HLA-C-dependent prevention of leukemia relapse by donor activating KIR2DS1

Abstract

Background: Of the cancers treated with allogeneic hematopoietic stem-cell transplantation (HSCT), acute myeloid leukemia (AML) is most sensitive to natural killer (NK)-cell reactivity. The activating killer-cell immunoglobulin-like receptor (KIR) 2DS1 has ligand specificity for HLA-C2 antigens and activates NK cells in an HLA-dependent manner. Donor-derived NK reactivity controlled by KIR2DS1 and HLA could have beneficial effects in patients with AML who undergo allogeneic HSCT.

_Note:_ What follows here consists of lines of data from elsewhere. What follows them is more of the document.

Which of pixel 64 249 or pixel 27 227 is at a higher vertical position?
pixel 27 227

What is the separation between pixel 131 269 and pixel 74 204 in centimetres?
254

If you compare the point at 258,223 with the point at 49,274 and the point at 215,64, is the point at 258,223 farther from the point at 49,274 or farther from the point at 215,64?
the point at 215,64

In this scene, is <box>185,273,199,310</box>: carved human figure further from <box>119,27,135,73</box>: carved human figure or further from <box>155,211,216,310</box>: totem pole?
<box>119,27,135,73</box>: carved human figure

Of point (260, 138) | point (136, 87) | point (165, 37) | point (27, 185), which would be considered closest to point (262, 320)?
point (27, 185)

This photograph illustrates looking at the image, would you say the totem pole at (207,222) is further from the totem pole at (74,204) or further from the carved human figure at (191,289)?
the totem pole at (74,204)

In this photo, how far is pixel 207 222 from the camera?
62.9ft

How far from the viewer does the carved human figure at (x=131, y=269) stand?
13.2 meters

Methods: We assessed clinical data, HLA genotyping results, and donor cell lines or genomic DNA for 1277 patients with AML who had received hematopoietic stem-cell transplants from unrelated donors matched for HLA-A, B, C, DR, and DQ or with a single mismatch. We performed donor KIR genotyping and evaluated the clinical effect of donor KIR genotype and donor and recipient HLA genotypes.

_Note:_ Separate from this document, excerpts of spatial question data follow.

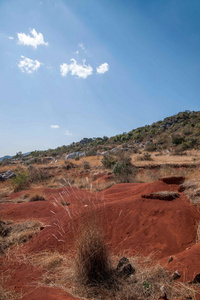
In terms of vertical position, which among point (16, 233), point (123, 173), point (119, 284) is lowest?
point (16, 233)

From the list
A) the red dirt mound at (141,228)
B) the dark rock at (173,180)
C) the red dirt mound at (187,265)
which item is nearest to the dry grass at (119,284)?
the red dirt mound at (187,265)

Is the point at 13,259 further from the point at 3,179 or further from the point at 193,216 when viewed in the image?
the point at 3,179

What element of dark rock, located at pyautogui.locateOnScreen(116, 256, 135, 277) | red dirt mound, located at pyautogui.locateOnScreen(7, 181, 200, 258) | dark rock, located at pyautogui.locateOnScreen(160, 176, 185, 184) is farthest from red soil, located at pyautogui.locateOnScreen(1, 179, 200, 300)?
dark rock, located at pyautogui.locateOnScreen(160, 176, 185, 184)

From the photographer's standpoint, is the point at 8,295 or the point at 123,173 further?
the point at 123,173

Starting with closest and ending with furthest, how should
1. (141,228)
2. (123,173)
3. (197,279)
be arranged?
(197,279) < (141,228) < (123,173)

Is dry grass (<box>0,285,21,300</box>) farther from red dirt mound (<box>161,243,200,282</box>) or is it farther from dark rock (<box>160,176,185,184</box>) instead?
dark rock (<box>160,176,185,184</box>)

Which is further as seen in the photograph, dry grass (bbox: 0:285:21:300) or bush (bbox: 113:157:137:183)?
bush (bbox: 113:157:137:183)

Results: Patients with AML who received allografts from donors who were positive for KIR2DS1 had a lower rate of relapse than those with allografts from donors who were negative for KIR2DS1 (26.5% vs. 32.5%; hazard ratio, 0.76; 95% confidence interval [CI], 0.61 to 0.96; P=0.02). Of allografts from donors with KIR2DS1, those from donors who were homozygous or heterozygous for HLA-C1 antigens could mediate this antileukemic effect, whereas those from donors who were homozygous for HLA-C2 did not provide any advantage (24.9% with homozygosity or heterozygosity for HLA-C1 vs. 37.3% with homozygosity for HLA-C2; hazard ratio, 0.46; 95% CI, 0.28 to 0.75; P=0.002). Recipients of KIR2DS1-positive allografts mismatched for a single HLA-C locus had a lower relapse rate than recipients of KIR2DS1-negative allografts with a mismatch at the same locus (17.1% vs. 35.6%; hazard ratio, 0.40; 95% CI, 0.20 to 0.78; P=0.007). KIR3DS1, in positive genetic linkage disequilibrium with KIR2DS1, had no effect on leukemia relapse but was associated with decreased mortality (60.1%, vs. 66.9% without KIR3DS1; hazard ratio, 0.83; 95% CI, 0.71 to 0.96; P=0.01).

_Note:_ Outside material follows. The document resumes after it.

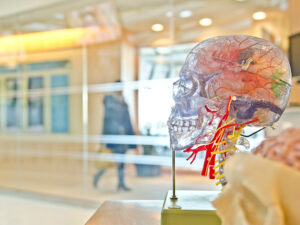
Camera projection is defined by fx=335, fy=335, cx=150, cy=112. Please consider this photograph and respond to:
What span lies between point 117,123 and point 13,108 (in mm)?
2571

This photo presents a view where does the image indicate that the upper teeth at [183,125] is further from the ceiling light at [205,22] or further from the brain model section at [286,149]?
the ceiling light at [205,22]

Conclusions: Activating KIR genes from donors were associated with distinct outcomes of allogeneic HSCT for AML. Donor KIR2DS1 appeared to provide protection against relapse in an HLA-C-dependent manner, and donor KIR3DS1 was associated with reduced mortality. (Funded by the National Institutes of Health and others.).

Figure 1. Effect of KIR2DS1 and HLA-C Ligand in Stem-Cell Donors on Relapse in Patients with Acute Myeloid Leukemia (AML)

The cumulative incidence of AML relapse is shown for patients with KIR2DS1-negative versus KIR2DS1-positive donors (Panel A), patients with KIR2DS1-positive donors stratified according to HLA-C1 and C2 ligands (Panel B), and patients with donors stratified according to HLA-C1 and C2 ligands and KIR2DS1 status (Panel C). HSCT denotes hematopoietic stem-cell transplantation.

Figure 2. Association between Rate of Relapse after HSCT and Homozygosity for HLA-C2 Ligand in Transplant Recipients

The cumulative incidence of AML relapse is shown for patients stratified according to status with respect to HLA-C KIR ligand (Panel A) and status with respect to both HLA-C KIR ligand and donor KIR2DS1 (Panel B).

Figure 3. KIR2DS1-Mediated Graft-versus-Leukemia Effect in HLA-C–Mismatched HSCT

The cumulative incidence of AML relapse is shown for recipients of transplants from KIR2DS1-positive or KIR2DS1-negative donors with 10 of 10 HLA alleles matched (Panel A), with a single-allele mismatch at loci other than HLA-C (Panel B), or with a single-allele mismatch at the HLA-C locus (Panel C).